▶ _TASK STATEMENT_: Starting at the line that contains "In this shot, does" and ending at the last line of the rows below, turn each line into a Markdown table with the columns n and Line. Skip blank lines and leave the pictures out.

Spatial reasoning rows
++++++++

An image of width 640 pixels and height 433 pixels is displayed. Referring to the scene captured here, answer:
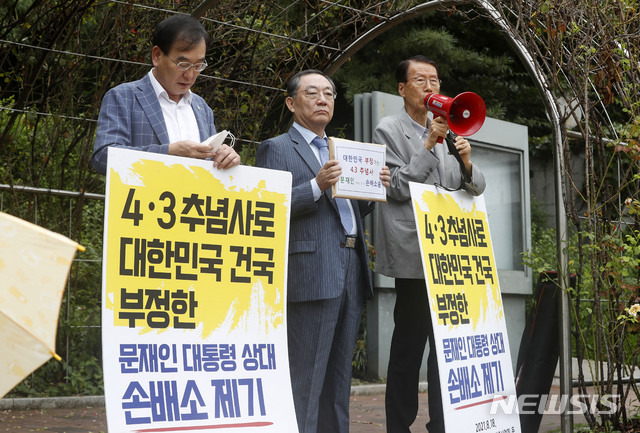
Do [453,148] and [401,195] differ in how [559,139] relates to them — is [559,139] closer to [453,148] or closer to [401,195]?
[453,148]

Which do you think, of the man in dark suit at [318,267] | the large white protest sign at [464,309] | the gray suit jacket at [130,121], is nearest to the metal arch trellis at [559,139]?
the large white protest sign at [464,309]

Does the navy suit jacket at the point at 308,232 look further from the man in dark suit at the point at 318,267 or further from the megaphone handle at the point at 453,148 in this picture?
the megaphone handle at the point at 453,148

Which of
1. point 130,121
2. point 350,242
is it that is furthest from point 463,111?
point 130,121

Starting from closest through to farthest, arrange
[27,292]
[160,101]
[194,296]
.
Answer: [27,292], [194,296], [160,101]

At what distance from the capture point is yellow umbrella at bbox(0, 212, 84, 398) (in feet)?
7.48

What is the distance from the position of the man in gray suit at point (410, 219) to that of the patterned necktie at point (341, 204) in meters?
0.35

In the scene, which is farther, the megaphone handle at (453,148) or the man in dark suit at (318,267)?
the megaphone handle at (453,148)

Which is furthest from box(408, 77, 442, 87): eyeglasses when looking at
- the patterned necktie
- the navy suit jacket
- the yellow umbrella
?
the yellow umbrella

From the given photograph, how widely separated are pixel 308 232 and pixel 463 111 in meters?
1.05

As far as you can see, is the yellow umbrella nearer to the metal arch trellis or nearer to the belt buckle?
the belt buckle

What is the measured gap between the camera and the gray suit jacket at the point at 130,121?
11.2 ft

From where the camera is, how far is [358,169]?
378 cm

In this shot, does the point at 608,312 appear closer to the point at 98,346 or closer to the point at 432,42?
the point at 98,346

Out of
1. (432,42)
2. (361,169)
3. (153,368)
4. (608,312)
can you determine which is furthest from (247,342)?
(432,42)
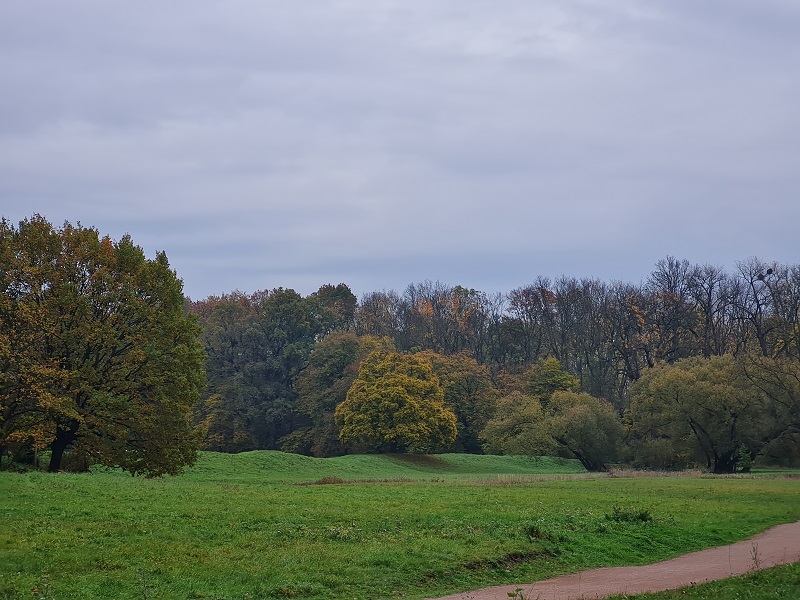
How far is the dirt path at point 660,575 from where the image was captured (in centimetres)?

++++++++

▶ _RESPONSE FOR THIS EXERCISE_:
| n | Line |
|---|---|
| 1 | In this shot, does the point at 608,312 appear closer to the point at 98,346 or closer to the point at 432,42? |
| 2 | the point at 98,346 |
| 3 | Out of |
| 4 | 1. (432,42) |
| 5 | 2. (361,169) |
| 6 | 3. (153,368) |
| 7 | 4. (608,312) |
| 8 | can you determine which is furthest from (247,342)? |
| 9 | (432,42) |
| 10 | How far is the dirt path at point 660,575 from where the image was captured (in centimetres)? |